See also the help pages of Encoding and iconv.
Now a good question may be: how did you end up with such a bad dta file in the first place? It's quite surprising for a Stata 8 file to hold UTF-8 data.
The first idea that comes to mind is a bad use of the saveold command, that allows one to save data in a Stata file for an older version. But according to the reference manual, in Stata 14
saveold
can only store files for Stata >=11.Maybe a third party tool did this, as well as the bad truncation of labels? It might be SAS or SPSS for instance. I don't know were your data come from, but it's not uncommon for public providers to use SAS for internal work and to publish converted datasets. For instance datasets from the European Social Survey are provided in SAS, SPSS and Stata format, but if I remember correctly, initially it was only SAS and SPSS, and Stata came later: the Stata files are probably just converted using another tool.
Answer to the comment: how to loop over character variables to do the same? There is a smarter way with dplyr, but here is a simple loop with base R.
假设可以检查一个UTF-8语言环境:
起初我们有一个地方,一切都很好
。 > a9 是2个单独的聊天室“”和“©”,并且从Latin1转换为UTF8,因此现在而不是在UTF-8中使用É(带有将“在拉丁语中转换为“©”的字节) ,我们在UTF8中具有“â©”,用2个字符编码
c3 83
和c2 a9
此字符串不再是合适的(有意义的)UTF-8或Latin1字符串,“é”是拉丁语中的
e9
,或c3 a9
在UTF-8中,但从不C3 83 C2 A9
!但是,我们可以撤消不良的翻译:
从那里我们可以构建一个适当的UTF-8字符串(推荐)或
编码地狱的适当拉丁1字符串部分,因为R将它们视为相同,因为它大多并不重要,
但是可以用
编码()
和chartoraw()
函数或序列化时,可以看到真相。我们在上面看到的3个差异是编码标记(utf-8的80,拉丁1,未知为00),字节中的长度(十进制为11 = 17,十进制为0f = 15),和小字节值的字节值“é”字符(“ C3”“ A9” VS“ E9”)
有趣的事实,如果我们将语言环境更改为Latin1(Mac上),因为我不了解的原因实际上将打印“é”(其他人将不再打印好),证明我们不能始终相信
print()
andselutical()
,并且ChartOraw()
,编码()
和iconv()
是您的朋友来调试编码地狱。
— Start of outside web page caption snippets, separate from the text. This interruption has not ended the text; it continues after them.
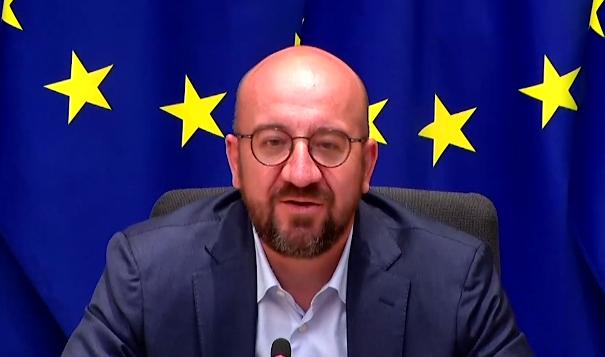 见拜登前,他对中欧投资协定表态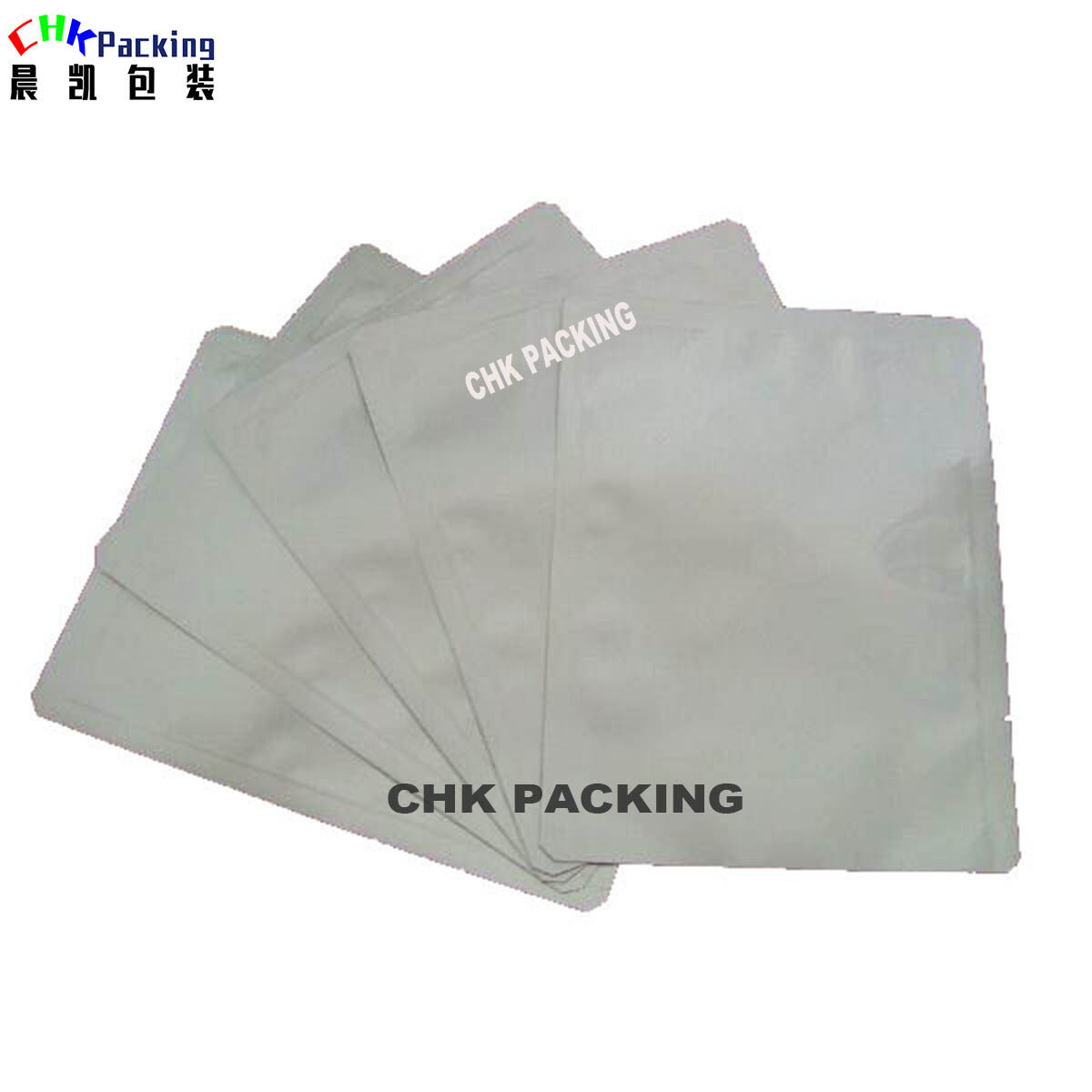 CHK Packing heat seal aluminium foil bag vacuum moisture barrier 3 side sealed food packaging bags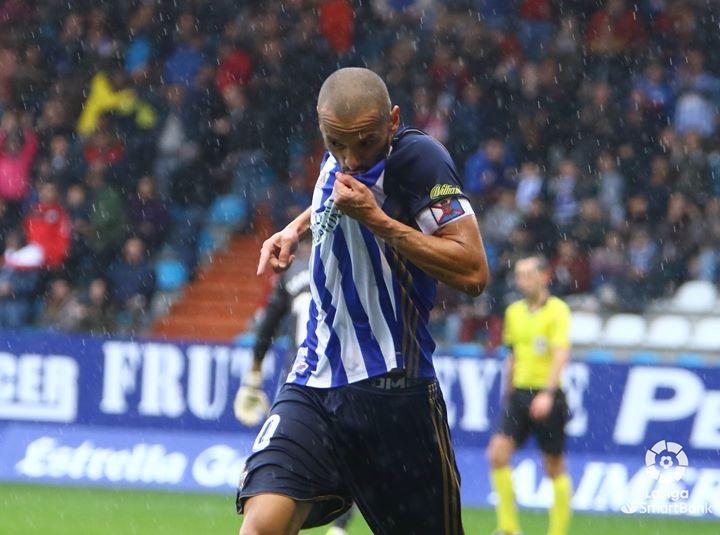 La Liga elige un gol de Yuri de Souza entre los '100 golazos en la historia de La Liga' 2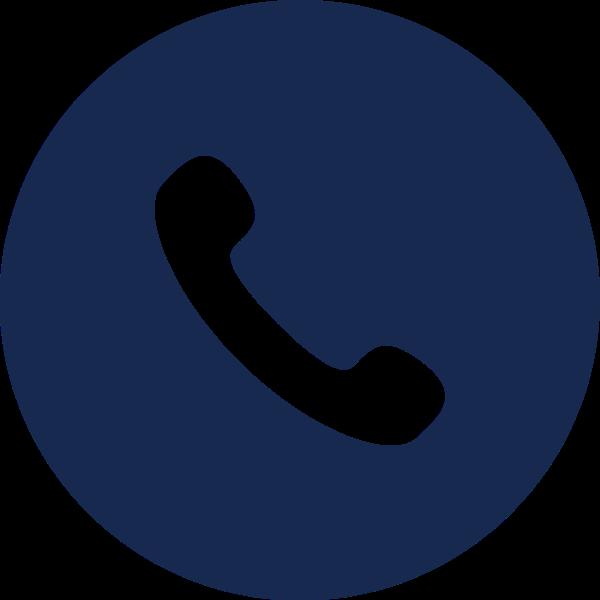 电话听筒通信通讯通话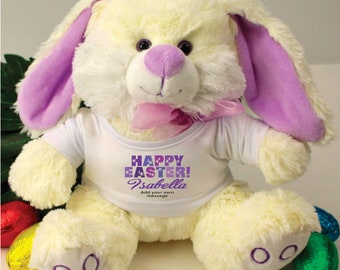 Personalised Purple Easter Bunny Rabbit - BunBun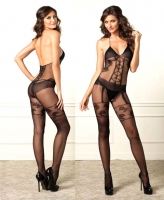 8472 Leg Avenue Bodystocking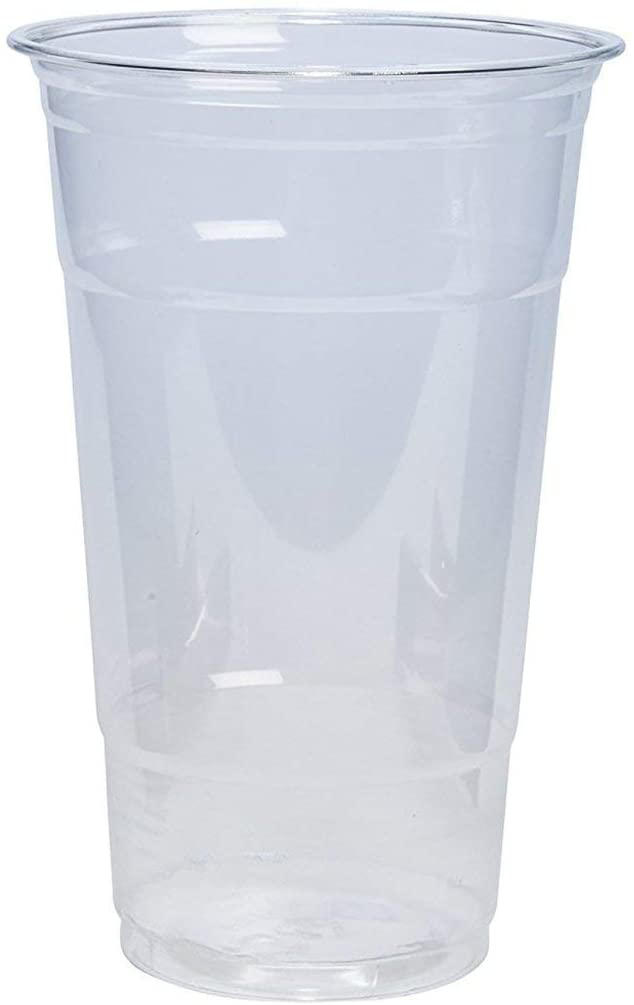 24 oz. Crystal Clear PET Plastic Cups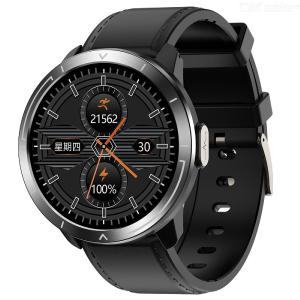 ECG + PPI Sports Smartwatch With Heart Rate And Temperature Monitoring Bluetooth Waterproof Watch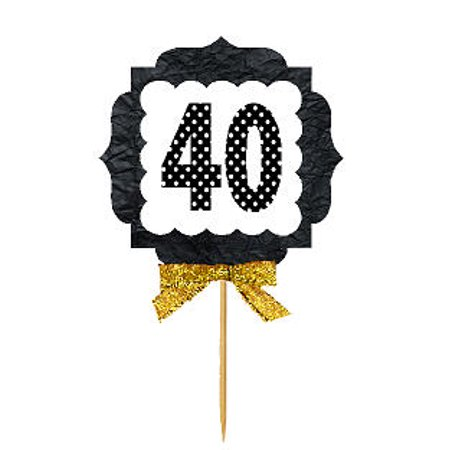 40th Birthday / Anniversary Gold Ribbon Hand Crafted Novelty Cupcake Decoration Toppers / Picks (Anniversary Cupcake)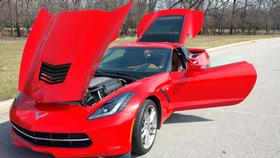 2014 Chevrolet Corvette Z51:5 car images available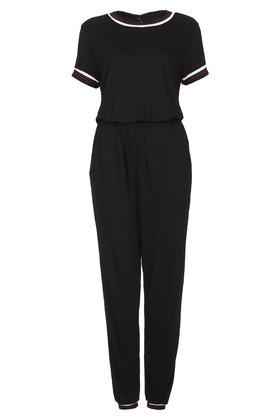 c3e53601f54 Lyst - TOPSHOP Sporty Trim T-shirt Jumpsuit - Black in Black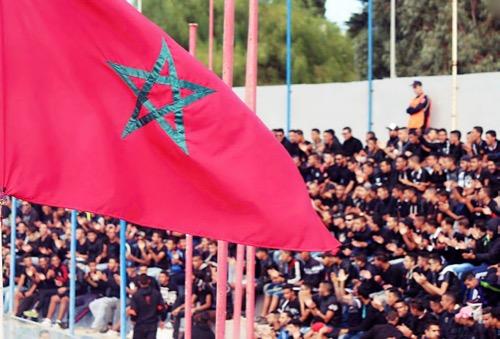 """وزارة الداخلية تُقرر رفع الحظر عن أنشطة """"الإلتراس"""" في جميع ملاعب المدن المغربية"""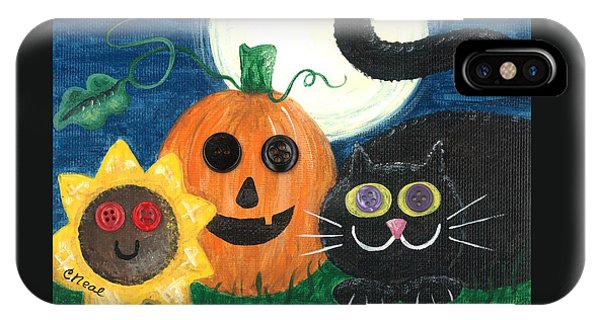 Halloween Fun IPhone Case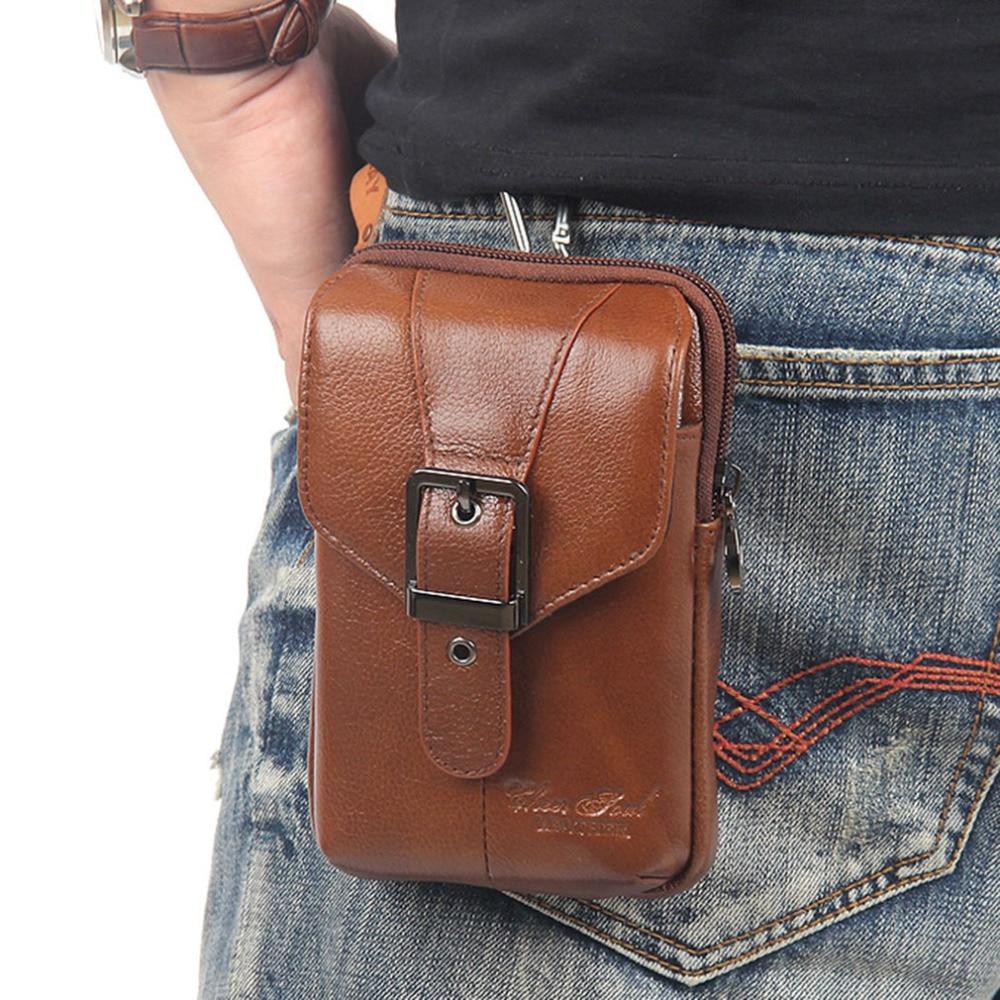Männer Rindsleder Echtes Leder Fanny Taille Tasche Marke Berühmten Gürtel Hüfte Bum Zelle/Handy Zigarette Fall Geldbörse packung Beutel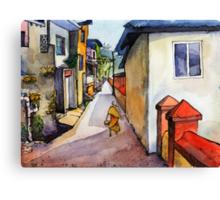 landscape watercolor Indian village Canvas Print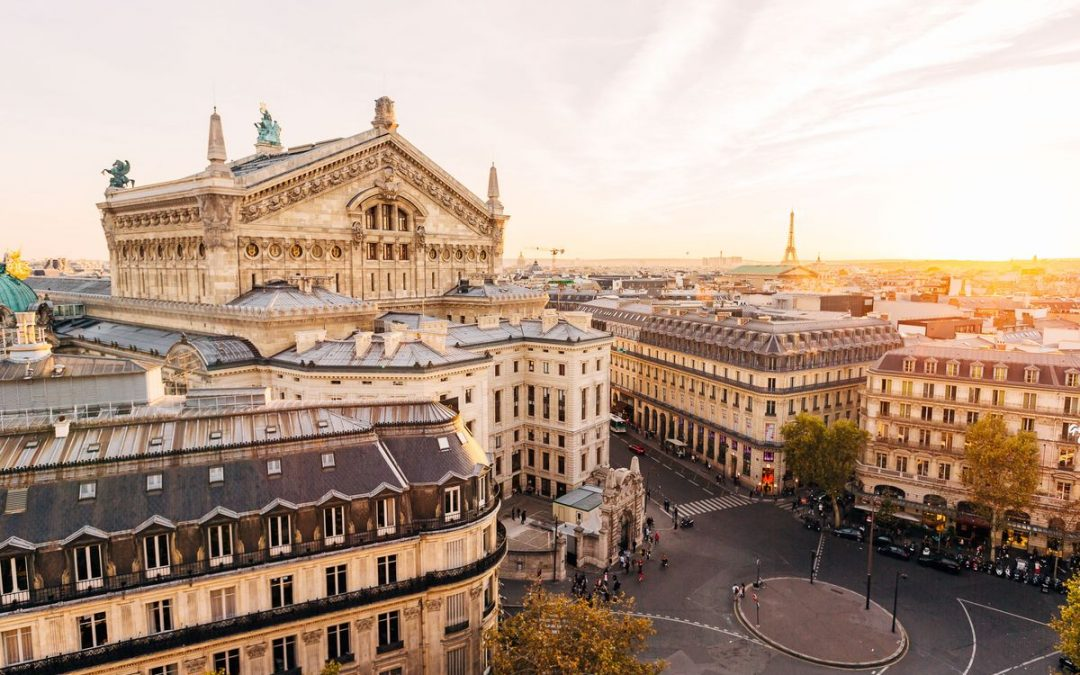 What Is Paris Like Now? Covid Vaccination Travel Tips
Assuming an utf-8 locale, can be checked with:
At first we had this somewhere and everything was fine:
But something bad happened, and the string was considered as a latin string for which
c3
anda9
are 2 separate chatacters "Ã" and "©", and was converted wrongly from latin1 to utf8, so now instead of having é in UTF-8 (with bytes that translate to "é" in latin), we have "é" in utf8, coded with the 2 charactersc3 83
andc2 a9
This string is not a proper (meaningful) utf-8 or latin1 string anymore, "é" is
e9
in latin, orc3 a9
in utf-8, but neverc3 83 c2 a9
!We can undo the bad translation though:
From there we can build either a proper utf-8 string (recommended) or a proper latin1 string
Part of encoding hell is that R sees those MOSTLY as the same, because it mostly doesn't matter
But the truth can be seen with the
Encoding()
andcharToRaw()
functions, or when serializing, which shows both informations.The 3 differences we see above are the encoding marking (80 for UTF-8, 40 for latin1, 00 for unknown), the length in byte (11=17 in decimal, 0f = 15 in decimal), and the byte values of the "é" characters ("c3" "a9" vs "e9")
Fun fact, if we change the locale to latin1 (here on a Mac), for reasons that I don't understand,
oops
will actually print "é" (and the others won't print well anymore), proving that we can't always trustprint()
andidentical()
, and thatcharToRaw()
,Encoding()
andiconv()
are your friends to debug encoding hell.